新潟の映画野郎らりほう

TENET テネットの新潟の映画野郎らりほうのレビュー・感想・評価

TENET テネット(2020年製作の映画)
3.4
【Reverse(Re:Birth)】


パースペクティブで捉えられる操作場。その軌道上を往来する順行列車と逆行列車。始点は逆行にとって終点であり、終点はまた順行の始点である。
その円環構造を顕す様に、円形劇場、回廊、洋上風車、帆掛け船の旋回、3針時計、回転扉といった円形/回転のモチーフが頻出する。フリーポートへの潜入を謀議するデビッドワシントンら三人の周囲を廻転するキャメラ。作品タイトルからして回文である。

その上で 起源を喪失した円環構造を立ち切る様に、ノーランは直線運動を徹底して提示する。
落下のアクションと、その “Reverse”逆行運動と為る上昇である。

着座椅子の転倒から風車塔への登攀。海への突き落としとサルベージ。飛込みと浮上。懸垂が下降と上昇から為る運動である事は最早論を俟つまい。
そして円形施設は崩落し、高速度牽引に依って上昇する ― 円環は直線に依って立ち切られるのだ。

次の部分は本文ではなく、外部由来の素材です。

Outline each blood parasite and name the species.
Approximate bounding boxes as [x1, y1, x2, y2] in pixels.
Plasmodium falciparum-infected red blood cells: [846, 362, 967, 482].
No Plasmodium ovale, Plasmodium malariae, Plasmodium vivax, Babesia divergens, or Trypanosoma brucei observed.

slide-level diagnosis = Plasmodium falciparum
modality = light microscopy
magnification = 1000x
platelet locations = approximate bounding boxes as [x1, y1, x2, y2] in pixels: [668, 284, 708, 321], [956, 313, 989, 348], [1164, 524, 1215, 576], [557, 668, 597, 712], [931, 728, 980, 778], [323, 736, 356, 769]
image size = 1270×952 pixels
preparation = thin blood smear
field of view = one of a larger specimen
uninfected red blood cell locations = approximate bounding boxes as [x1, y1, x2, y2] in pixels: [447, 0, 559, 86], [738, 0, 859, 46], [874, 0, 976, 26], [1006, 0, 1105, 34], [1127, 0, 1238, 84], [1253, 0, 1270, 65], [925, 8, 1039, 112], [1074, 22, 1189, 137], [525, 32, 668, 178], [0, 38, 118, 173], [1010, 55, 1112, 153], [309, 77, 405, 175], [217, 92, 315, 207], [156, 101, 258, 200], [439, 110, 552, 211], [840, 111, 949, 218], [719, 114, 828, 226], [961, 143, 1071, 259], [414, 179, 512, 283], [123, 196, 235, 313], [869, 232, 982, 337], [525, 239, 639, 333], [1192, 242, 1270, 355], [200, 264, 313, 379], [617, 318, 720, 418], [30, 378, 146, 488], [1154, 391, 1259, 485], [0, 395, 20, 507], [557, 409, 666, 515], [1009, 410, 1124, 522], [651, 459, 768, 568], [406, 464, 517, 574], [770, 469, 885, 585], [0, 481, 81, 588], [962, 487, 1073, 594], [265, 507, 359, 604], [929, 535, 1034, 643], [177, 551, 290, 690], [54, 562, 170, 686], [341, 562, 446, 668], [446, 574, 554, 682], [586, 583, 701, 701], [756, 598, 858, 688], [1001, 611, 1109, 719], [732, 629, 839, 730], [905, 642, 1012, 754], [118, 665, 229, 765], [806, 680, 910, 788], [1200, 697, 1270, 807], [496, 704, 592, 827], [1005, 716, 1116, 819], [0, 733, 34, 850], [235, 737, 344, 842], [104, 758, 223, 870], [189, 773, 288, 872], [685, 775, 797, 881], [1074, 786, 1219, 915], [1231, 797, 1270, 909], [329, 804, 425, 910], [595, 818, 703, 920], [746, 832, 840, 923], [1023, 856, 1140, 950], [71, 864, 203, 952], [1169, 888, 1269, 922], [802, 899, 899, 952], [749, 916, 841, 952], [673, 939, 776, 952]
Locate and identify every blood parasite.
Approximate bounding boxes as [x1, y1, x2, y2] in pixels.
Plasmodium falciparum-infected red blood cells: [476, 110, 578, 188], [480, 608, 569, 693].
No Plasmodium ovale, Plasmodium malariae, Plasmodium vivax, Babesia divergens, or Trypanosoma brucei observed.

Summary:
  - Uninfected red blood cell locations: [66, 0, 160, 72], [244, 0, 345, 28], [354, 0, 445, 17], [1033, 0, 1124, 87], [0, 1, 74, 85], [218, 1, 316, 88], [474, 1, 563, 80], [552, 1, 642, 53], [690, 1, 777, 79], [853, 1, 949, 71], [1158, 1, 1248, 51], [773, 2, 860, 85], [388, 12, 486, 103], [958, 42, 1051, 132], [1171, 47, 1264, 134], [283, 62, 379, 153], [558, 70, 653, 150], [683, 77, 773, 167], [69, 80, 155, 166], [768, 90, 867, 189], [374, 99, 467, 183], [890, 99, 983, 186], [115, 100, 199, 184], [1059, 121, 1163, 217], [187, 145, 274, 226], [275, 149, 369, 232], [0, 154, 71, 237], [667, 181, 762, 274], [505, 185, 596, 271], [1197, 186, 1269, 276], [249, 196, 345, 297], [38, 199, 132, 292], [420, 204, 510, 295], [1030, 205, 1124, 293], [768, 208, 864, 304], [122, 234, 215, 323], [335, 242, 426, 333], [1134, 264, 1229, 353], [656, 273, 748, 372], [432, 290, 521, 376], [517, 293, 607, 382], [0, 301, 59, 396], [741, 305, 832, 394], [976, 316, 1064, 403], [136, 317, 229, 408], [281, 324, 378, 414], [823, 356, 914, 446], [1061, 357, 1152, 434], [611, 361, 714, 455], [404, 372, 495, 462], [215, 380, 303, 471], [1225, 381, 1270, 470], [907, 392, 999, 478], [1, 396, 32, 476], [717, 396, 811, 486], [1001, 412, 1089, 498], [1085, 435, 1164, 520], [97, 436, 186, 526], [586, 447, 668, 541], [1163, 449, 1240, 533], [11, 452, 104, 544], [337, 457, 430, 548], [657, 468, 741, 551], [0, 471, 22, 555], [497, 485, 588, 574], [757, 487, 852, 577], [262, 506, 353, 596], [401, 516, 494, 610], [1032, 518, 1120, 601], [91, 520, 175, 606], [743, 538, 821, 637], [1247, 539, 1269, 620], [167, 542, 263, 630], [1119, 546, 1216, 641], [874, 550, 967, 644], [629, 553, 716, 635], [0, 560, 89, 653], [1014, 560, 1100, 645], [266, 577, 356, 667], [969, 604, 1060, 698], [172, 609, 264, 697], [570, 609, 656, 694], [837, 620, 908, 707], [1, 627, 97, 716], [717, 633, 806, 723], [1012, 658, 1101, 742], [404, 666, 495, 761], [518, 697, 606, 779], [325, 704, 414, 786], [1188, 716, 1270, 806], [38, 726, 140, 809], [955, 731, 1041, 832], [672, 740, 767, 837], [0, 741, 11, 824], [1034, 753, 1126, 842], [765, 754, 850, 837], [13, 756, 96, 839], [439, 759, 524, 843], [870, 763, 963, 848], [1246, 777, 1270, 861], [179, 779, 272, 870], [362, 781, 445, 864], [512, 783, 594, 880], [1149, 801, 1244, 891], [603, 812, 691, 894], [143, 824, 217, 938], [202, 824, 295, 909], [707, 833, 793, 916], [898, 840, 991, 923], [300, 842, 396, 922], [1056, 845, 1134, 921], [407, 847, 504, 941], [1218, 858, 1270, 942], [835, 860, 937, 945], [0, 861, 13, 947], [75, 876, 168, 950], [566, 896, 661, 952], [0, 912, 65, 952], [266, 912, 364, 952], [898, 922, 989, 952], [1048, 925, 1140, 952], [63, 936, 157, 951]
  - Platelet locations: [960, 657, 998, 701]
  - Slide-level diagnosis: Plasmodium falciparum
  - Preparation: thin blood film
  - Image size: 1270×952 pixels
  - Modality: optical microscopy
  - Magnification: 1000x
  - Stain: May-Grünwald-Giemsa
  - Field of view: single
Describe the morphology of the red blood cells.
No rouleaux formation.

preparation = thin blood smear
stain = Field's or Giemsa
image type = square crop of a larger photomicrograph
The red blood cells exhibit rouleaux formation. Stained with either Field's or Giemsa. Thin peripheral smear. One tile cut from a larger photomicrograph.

“輪廻から涅槃への解脱” ― そのテマティスムな世界構築。
其を踏まえれば―、度々意識を喪失する主人公や、来世と余命への言及、遺棄され横臥した骸の Reverse に依る Re:Birth の暗示にも得心できよう。


冒頭劇場の集団卒倒場面では“閉眼”が既に“死”を黙示する ― 緻密に構築されたSF設定よりも、其れら
センシビリティ/観念性溢れる場面にこそ最も戦慄を覚えた。